Researchers around Mohammed Yousfi from Toulouse demonstrate the application of such models by performing measurements on plasma discharges created by pulsed electron beams in air. According to the researchers using an electron beam has advantages over electric field induced plasmas that make the results of their studies applicable to a wider range of experimental situations.

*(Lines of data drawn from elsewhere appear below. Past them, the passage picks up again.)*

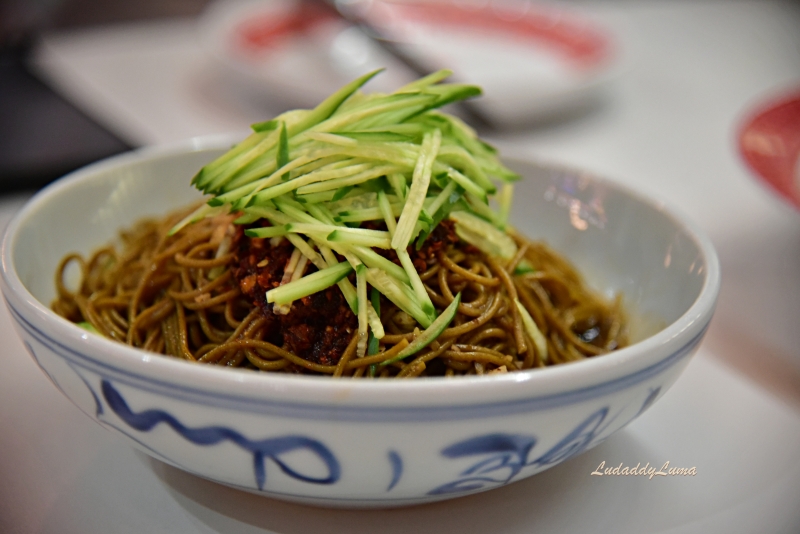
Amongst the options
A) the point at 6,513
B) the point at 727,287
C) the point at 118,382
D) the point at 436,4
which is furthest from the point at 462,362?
the point at 436,4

In addition to microwave absorption, optical emission spectroscopy is used in the experiments to characterize the physical properties of the discharge. The optical signal is picked up by a fiber with 400 μm core diameter and detected by an IsoPlane 320 spectrograph using a PI-MAX 4 emICCD. Using the ultrafast measuring capabilities of the intensified camera, the optical spectra specifically are used to investigate the relaxation of the plasma after the electron beam passes through. Spectra are taken using a 50 ns exposure time, which is positioned at 4 different points in time within 150 ns after the pulse passes.
Using a 2400g/mm grating the experiment achieves an optical resolution of 0.065 nm and the optical spectra of discharge in air show the rotational and vibrational structure of nitrogen molecules.
Using this data Prof. Yousfi and his team are able to determine the vibrational and rotational temperature of the molecules discharge and confirm that the vibrational excitations become the dominant process for energy dissipation.